The people rallied in Tahrir Square, the dictator was overthrown, and Egypt has its first democratically elected president. But problems are far from over in this test of a post-Arab Spring transition. From the Associated Press:
Egypt's top general on Sunday raised the stakes in the military's political standoff with the Muslim Brotherhood, saying the armed forces will not allow a "certain group" to dominate the country.
Field Marshal Hussein Tantawi's tough comments came only hours after he met with U.S. Secretary of State Hillary Rodham Clinton, who urged him to work with President Mohammed Morsi, of the Brotherhood, on a full transition to civilian rule.
The military, which ruled after the fall last year of Hosni Mubarak, and the Brotherhood, the country's strongest political force, are in a competition over power that has intensified with Morsi's winning of the presidency last month.

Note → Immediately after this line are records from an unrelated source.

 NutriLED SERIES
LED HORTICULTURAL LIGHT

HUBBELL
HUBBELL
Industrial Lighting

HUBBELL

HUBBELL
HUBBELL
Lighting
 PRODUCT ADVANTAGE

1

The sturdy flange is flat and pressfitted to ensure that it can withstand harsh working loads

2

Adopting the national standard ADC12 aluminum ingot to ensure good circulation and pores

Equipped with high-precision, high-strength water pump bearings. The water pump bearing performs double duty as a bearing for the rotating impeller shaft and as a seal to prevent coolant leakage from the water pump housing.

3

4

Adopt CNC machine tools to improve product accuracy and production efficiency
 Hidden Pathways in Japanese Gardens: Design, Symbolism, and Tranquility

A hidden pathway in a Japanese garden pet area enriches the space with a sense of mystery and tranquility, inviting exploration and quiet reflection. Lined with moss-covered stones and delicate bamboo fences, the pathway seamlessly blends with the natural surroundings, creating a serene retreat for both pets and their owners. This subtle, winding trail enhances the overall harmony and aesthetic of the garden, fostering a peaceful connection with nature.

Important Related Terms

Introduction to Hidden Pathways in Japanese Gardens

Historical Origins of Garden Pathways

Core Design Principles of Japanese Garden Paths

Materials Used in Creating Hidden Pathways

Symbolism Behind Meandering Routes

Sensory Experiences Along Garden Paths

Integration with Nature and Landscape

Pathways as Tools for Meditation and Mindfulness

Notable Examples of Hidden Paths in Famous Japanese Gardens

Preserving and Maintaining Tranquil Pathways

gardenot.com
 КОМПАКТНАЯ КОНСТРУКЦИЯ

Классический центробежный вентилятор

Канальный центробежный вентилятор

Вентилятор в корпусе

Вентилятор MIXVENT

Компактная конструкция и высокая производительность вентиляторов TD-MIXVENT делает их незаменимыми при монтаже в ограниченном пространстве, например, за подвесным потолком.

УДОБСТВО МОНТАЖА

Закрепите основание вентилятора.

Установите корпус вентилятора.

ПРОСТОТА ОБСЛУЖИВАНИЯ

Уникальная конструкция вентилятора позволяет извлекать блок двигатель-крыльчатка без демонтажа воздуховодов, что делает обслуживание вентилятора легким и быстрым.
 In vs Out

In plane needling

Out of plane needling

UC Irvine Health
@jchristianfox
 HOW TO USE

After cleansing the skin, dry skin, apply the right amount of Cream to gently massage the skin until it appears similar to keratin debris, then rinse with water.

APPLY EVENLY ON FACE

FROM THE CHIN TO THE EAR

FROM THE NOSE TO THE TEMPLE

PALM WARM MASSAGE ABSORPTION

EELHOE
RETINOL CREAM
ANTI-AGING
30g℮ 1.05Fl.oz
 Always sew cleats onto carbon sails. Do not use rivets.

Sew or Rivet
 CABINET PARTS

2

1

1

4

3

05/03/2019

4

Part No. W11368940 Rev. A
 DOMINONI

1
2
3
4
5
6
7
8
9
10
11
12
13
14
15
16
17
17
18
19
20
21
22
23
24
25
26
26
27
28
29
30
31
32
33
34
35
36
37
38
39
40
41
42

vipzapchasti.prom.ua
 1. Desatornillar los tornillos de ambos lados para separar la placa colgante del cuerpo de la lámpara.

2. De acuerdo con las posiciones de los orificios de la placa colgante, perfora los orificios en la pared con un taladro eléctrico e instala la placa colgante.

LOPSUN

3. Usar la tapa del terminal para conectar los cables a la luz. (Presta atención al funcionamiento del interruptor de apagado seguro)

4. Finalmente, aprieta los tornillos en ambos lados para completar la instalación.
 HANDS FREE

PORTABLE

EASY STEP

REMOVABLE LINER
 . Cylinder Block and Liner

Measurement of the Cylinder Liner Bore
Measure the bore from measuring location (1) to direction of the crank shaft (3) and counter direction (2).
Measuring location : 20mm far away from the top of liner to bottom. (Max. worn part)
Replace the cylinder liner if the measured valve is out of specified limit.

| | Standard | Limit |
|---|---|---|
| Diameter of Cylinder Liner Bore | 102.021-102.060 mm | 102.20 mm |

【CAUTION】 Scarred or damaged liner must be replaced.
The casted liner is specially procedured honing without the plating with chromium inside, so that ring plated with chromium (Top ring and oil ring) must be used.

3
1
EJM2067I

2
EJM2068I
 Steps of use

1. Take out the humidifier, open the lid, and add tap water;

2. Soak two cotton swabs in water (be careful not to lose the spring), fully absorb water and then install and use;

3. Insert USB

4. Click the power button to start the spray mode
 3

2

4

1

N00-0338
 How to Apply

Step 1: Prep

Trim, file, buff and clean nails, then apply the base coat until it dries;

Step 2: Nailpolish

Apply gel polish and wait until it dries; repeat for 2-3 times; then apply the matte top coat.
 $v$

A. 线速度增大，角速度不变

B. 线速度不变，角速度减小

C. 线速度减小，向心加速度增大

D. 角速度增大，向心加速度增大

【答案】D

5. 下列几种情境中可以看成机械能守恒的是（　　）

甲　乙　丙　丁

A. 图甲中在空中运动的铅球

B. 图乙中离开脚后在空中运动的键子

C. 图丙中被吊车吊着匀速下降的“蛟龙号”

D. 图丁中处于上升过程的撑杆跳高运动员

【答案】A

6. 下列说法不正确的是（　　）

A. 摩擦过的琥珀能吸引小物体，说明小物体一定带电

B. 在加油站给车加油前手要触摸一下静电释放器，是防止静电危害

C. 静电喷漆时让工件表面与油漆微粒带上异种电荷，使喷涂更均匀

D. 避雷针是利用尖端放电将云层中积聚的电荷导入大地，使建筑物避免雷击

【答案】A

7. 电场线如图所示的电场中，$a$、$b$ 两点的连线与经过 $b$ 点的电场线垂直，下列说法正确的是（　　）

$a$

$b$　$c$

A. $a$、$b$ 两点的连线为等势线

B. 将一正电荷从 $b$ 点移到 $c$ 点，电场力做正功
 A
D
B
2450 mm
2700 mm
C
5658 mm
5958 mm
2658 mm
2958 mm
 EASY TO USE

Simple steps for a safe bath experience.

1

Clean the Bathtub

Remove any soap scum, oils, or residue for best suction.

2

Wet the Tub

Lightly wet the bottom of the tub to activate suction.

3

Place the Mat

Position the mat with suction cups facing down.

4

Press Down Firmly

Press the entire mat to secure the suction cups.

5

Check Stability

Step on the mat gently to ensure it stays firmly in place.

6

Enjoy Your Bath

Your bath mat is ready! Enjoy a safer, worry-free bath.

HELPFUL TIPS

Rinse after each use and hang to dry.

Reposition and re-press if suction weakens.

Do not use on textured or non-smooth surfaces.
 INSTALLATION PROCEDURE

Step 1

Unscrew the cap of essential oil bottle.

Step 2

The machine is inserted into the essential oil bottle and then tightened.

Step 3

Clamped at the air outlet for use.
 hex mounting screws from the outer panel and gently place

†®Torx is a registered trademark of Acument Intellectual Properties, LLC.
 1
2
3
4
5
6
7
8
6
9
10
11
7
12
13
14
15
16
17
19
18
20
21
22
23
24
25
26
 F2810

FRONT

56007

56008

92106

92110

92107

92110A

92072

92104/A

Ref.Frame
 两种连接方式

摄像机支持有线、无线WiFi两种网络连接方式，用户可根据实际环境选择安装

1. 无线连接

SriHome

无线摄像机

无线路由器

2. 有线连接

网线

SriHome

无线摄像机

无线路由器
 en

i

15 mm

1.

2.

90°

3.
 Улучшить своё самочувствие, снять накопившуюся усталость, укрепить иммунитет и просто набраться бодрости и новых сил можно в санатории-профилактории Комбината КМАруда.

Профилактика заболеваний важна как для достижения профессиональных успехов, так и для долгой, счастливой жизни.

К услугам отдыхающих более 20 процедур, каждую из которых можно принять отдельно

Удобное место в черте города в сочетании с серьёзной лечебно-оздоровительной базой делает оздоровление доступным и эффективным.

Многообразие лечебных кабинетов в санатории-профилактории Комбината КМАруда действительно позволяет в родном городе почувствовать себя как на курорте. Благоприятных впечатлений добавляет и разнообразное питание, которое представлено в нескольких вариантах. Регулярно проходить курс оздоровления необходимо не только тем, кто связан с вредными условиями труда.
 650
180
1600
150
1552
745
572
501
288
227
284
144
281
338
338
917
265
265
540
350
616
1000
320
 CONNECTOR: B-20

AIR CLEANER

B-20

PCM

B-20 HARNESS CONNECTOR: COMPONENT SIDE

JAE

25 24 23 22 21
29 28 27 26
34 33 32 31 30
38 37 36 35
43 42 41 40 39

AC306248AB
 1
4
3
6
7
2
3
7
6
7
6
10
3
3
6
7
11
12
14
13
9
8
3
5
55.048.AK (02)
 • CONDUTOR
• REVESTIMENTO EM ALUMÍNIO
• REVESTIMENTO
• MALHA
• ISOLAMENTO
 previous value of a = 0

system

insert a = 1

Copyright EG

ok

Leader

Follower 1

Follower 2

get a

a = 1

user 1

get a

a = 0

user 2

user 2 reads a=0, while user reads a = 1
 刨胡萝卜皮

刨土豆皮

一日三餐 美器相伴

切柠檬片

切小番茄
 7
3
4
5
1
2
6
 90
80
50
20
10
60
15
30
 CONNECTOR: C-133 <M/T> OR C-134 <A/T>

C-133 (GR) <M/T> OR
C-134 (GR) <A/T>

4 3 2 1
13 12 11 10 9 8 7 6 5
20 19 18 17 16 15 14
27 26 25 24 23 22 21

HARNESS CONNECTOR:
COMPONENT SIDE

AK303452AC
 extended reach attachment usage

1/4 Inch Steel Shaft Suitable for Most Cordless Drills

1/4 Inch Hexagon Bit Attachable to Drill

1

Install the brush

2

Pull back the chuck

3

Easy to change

Days before Morsi was sworn in on June 30, the Brotherhood-led parliament was dissolved and the generals gave themselves legislative and budgetary authority and control over the process of drafting a new constitution, put severe limits on the president's authority.
In his comments Sunday, Tantawi did not specify the Brotherhood, but his reference that the military would not allow the group to hold sway was clear.
"Egypt will never fall. It belongs to all Egyptians and not to a certain group ... the armed forces will not allow it," Tantawi told reporters after a handover ceremony for the transfer of command of the armed forces' 2nd Army in the Suez Canal city of Ismailia.
"The armed forces will not allow anyone, especially those pushed from outside, to distract it from its role as the protector of Egypt," he said. "The army will never commit treason and will continue to perform its duties until Egypt reaches the shores of safety."